In our study, providers emphasized outer setting factors influencing adherence, including housing instability and discrimination. Such an emphasis is consistent with scientific evidence that has established the significant influence of such factors on women’s HIV self-management [30,31,32]. Automated systems cannot address structural barriers by themselves but do present opportunities for task-shifting which could free time providers spend on adherence assessment during patient encounters to be instead devoted to addressing barriers to ART adherence [33]. However, in the current study, providers tended to more frequently anticipate that these approaches would increase workload, unless the approach was integrated with an existing data management system or adapted to address patient preferences, including frequency of contact and preservation of privacy. One recent study assessing provider perceptions of a mobile messaging intervention designed to encourage patients to remain in care found that health care providers tended to balance considerations of practicality and added workload with potential to improve patient-provider relations and weighed the latter more heavily [33]. Provider weighting was again consistent with scientific evidence revealing that positive relationships with providers and clinic staff facilitate retention in care for patients with HIV [34]. Overall, the findings of this study suggest that successful implementation of existing adherence supports requires prioritization of efforts that address broader structural barriers this patient population faces, and therefore it is important that these upstream factors be considered in any efforts to implement adherence support technologies.
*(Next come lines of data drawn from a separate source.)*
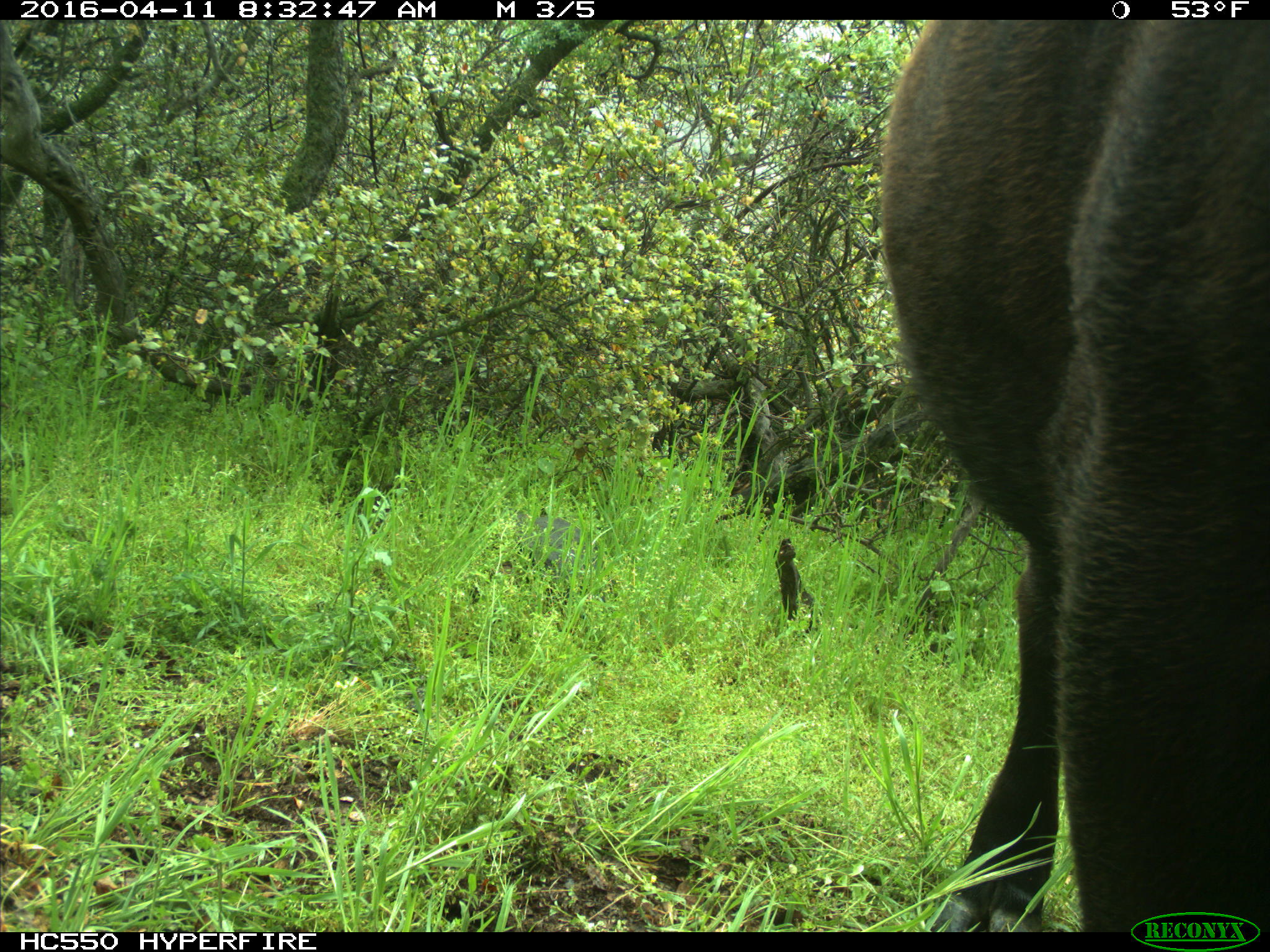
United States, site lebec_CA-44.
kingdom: Animalia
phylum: Chordata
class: Mammalia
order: Artiodactyla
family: Bovidae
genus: Bos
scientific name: Bos taurus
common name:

Our study has several limitations. Because it is descriptive in nature, it does not establish causal associations, describe the relative likelihood of providers to use a specific approach, or allow subgroup analysis to compare perspectives among providsers. Though the order in which adherence supports were discussed was randomized, the ordering may nonetheless have inadvertently influenced perspectives about their relative value. The interviews were conducted during the first few months of the COVID-19 pandemic, and provider perspectives may have reflected pandemic-related changes in clinical practice since the time of the interviews. This study included the perspectives diverse providers across four cities where HIV infection remains disproportionally high among Black and Hispanic/Latina patients [23]. Our findings contribute to the literature by describing barriers and facilitators of each technology-based approach and clarify how, when, and why each approach might be utilized by a provider in clinical practices to improve the care of pregnant and postpartum people with HIV.

Conclusions

The findings of this study reveal barriers and facilitators of each technology-based approach and clarify how, when, and why each approach might be utilized by a provider in clinical practices to improve the care of pregnant and postpartum people with HIV. Although providers readily identified practical utility of each approach, they cited numerous barriers to use, including the threat of compromising the patient-provider relationship, and facilitators, including perceived accessibility to patients and the opportunity to forge more contact with the multidisciplinary team. The successful implementation of adherence support approaches requires emphasis on the provider-patient relationship, as well as concomitant structural, interpersonal, and intrapersonal difficulties patients balance with adherence to ART. Future research should integrate provider and patient perspectives on the proliferating approaches to HIV adherence support, provide quantitative assessment of factors that inform provider receptivity to various approaches, and broaden to include complementary approaches to improving outcomes for chronic conditions that often co-occur for people with HIV [35].